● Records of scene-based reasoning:
——
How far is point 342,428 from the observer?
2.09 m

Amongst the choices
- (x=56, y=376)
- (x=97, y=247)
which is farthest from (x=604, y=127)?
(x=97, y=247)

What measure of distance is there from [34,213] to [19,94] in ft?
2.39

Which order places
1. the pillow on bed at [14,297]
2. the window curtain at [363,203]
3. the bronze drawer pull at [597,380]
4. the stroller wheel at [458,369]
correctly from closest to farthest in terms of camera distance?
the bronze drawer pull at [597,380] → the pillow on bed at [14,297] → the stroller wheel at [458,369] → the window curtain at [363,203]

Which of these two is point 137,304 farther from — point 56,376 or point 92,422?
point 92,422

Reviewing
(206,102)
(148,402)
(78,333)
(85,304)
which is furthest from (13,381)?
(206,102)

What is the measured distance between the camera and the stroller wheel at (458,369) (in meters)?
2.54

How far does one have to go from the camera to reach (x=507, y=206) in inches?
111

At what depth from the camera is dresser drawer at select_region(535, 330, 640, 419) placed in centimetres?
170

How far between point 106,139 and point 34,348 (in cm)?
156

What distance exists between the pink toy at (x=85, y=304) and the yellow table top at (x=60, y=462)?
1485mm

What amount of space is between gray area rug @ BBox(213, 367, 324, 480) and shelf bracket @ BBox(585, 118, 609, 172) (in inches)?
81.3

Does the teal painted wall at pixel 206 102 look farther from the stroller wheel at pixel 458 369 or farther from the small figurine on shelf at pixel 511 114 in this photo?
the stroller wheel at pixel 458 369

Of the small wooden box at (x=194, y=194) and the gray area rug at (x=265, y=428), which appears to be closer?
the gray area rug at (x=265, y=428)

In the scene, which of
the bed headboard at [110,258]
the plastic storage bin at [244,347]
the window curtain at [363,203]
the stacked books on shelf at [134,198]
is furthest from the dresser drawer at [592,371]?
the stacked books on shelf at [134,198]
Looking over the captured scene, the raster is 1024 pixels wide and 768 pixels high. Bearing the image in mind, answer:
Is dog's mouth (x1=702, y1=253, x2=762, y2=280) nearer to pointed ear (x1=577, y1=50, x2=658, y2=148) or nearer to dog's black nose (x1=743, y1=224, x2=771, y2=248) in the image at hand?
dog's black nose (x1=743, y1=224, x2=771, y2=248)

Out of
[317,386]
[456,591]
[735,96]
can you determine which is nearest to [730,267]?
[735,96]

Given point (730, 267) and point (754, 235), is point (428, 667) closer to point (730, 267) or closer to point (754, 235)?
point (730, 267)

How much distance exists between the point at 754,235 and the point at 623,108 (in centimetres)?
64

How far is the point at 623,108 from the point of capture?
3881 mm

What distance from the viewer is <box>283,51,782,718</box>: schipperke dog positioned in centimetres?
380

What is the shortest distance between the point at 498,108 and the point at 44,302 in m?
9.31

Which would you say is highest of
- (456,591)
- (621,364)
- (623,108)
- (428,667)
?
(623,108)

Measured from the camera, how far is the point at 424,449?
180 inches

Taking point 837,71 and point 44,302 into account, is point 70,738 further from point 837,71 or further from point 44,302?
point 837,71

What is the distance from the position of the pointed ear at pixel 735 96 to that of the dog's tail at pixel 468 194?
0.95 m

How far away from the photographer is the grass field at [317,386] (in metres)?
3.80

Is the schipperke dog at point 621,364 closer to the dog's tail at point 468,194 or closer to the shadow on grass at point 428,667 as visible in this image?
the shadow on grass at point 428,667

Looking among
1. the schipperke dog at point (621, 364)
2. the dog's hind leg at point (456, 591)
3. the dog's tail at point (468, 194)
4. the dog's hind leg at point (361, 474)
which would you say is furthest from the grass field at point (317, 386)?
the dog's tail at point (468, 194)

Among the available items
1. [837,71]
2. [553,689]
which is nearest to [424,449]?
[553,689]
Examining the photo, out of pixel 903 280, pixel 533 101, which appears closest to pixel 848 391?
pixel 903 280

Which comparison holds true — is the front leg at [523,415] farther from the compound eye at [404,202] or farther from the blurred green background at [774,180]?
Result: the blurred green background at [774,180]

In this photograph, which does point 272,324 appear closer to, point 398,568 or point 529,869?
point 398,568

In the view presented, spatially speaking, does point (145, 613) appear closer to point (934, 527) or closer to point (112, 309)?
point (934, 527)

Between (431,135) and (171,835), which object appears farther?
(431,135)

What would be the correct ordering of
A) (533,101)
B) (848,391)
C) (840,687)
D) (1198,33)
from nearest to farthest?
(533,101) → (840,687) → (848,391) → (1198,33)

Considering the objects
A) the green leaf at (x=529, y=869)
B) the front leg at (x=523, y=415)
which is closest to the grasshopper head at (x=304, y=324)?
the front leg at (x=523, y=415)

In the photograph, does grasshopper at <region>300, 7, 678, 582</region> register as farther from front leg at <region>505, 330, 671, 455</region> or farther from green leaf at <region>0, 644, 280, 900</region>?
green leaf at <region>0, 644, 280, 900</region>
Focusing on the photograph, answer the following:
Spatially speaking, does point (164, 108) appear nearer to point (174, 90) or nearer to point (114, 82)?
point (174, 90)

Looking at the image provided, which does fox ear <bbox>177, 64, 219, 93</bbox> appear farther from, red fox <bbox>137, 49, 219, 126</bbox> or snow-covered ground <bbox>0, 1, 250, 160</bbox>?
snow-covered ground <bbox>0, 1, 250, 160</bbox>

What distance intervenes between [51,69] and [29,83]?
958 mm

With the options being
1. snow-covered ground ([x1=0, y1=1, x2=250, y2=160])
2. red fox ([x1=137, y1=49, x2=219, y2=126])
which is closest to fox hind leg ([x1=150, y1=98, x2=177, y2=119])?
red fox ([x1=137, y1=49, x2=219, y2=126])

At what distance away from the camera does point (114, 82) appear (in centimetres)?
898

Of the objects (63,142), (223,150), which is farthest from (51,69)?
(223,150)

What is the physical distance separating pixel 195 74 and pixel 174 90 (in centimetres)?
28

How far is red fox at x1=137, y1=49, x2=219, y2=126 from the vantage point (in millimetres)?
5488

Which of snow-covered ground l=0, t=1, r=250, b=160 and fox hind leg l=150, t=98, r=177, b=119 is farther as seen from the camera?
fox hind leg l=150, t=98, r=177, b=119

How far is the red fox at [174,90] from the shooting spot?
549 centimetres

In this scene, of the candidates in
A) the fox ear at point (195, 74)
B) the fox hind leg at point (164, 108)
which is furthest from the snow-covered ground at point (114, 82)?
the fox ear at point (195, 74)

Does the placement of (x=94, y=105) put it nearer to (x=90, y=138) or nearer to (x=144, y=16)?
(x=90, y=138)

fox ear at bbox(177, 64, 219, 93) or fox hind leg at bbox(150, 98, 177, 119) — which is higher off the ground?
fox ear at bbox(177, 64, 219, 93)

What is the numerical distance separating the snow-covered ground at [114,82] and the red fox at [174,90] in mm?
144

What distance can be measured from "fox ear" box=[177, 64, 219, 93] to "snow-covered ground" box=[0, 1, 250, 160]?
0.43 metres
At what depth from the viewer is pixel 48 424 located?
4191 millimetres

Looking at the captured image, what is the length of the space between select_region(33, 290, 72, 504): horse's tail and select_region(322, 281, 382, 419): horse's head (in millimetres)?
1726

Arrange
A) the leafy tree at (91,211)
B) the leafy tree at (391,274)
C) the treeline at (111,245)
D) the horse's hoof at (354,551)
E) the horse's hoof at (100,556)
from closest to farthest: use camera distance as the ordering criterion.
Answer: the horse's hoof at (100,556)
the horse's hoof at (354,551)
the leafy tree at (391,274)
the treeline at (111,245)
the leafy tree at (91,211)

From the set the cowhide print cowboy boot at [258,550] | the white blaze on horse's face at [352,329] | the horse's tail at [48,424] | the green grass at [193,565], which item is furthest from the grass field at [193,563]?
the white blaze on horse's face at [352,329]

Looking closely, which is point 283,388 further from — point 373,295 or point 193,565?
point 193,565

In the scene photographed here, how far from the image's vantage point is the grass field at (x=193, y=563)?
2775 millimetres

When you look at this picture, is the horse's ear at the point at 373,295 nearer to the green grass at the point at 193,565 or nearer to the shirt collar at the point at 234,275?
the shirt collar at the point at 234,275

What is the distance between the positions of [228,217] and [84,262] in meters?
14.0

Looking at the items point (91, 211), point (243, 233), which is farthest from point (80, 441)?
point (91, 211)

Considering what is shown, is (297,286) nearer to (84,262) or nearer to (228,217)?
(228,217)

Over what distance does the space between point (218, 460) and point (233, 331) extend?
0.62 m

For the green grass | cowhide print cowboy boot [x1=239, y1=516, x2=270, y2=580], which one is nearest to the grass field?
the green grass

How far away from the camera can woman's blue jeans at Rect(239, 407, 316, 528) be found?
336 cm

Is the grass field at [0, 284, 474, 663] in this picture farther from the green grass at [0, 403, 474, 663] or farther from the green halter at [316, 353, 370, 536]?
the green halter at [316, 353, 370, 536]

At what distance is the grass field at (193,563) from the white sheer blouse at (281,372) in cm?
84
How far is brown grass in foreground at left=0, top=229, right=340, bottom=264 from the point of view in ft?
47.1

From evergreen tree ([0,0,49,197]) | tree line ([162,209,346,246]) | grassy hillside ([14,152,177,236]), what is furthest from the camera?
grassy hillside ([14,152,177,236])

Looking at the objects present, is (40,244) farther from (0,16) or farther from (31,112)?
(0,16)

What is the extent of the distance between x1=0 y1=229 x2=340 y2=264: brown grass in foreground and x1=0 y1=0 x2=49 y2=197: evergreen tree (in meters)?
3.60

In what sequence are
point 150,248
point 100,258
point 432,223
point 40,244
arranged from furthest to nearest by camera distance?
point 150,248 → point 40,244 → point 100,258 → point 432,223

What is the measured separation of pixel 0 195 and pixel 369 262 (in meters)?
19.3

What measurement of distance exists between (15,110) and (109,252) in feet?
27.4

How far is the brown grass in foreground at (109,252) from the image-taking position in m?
——
Write out word for word the stretch of items from the line containing "Between (431,135) and" through the line containing "549 centimetres", including both of those lines.

● Final answer:
Between (431,135) and (171,835), which object appears farther?
(431,135)

What would be the correct ordering of
A) (533,101)
B) (848,391)
C) (840,687)
D) (1198,33)
from nearest to farthest?
(533,101) → (840,687) → (848,391) → (1198,33)

Considering the objects
A) the green leaf at (x=529, y=869)
B) the front leg at (x=523, y=415)
which is closest to the grasshopper head at (x=304, y=324)?
the front leg at (x=523, y=415)

In the photograph, does grasshopper at <region>300, 7, 678, 582</region> register as farther from front leg at <region>505, 330, 671, 455</region> or farther from green leaf at <region>0, 644, 280, 900</region>?
green leaf at <region>0, 644, 280, 900</region>
Focusing on the photograph, answer the following:
Spatially speaking, does point (164, 108) appear nearer to point (174, 90) or nearer to point (114, 82)?
point (174, 90)

Looking at the image provided, which does fox ear <bbox>177, 64, 219, 93</bbox> appear farther from, red fox <bbox>137, 49, 219, 126</bbox> or snow-covered ground <bbox>0, 1, 250, 160</bbox>?
snow-covered ground <bbox>0, 1, 250, 160</bbox>

What distance intervenes between [51,69] and [29,83]?
958 mm

With the options being
1. snow-covered ground ([x1=0, y1=1, x2=250, y2=160])
2. red fox ([x1=137, y1=49, x2=219, y2=126])
which is closest to fox hind leg ([x1=150, y1=98, x2=177, y2=119])?
red fox ([x1=137, y1=49, x2=219, y2=126])

At what distance away from the camera does point (114, 82) appear (in centimetres)?
898

Of the objects (63,142), (223,150), which is farthest from (51,69)?
(223,150)

What is the physical distance separating pixel 195 74 and pixel 174 90 (in centimetres)?
28

How far is red fox at x1=137, y1=49, x2=219, y2=126 from the vantage point (in millimetres)?
5488

Which of snow-covered ground l=0, t=1, r=250, b=160 and fox hind leg l=150, t=98, r=177, b=119 is farther as seen from the camera?
fox hind leg l=150, t=98, r=177, b=119

How far is the red fox at [174,90] from the shooting spot?
549 centimetres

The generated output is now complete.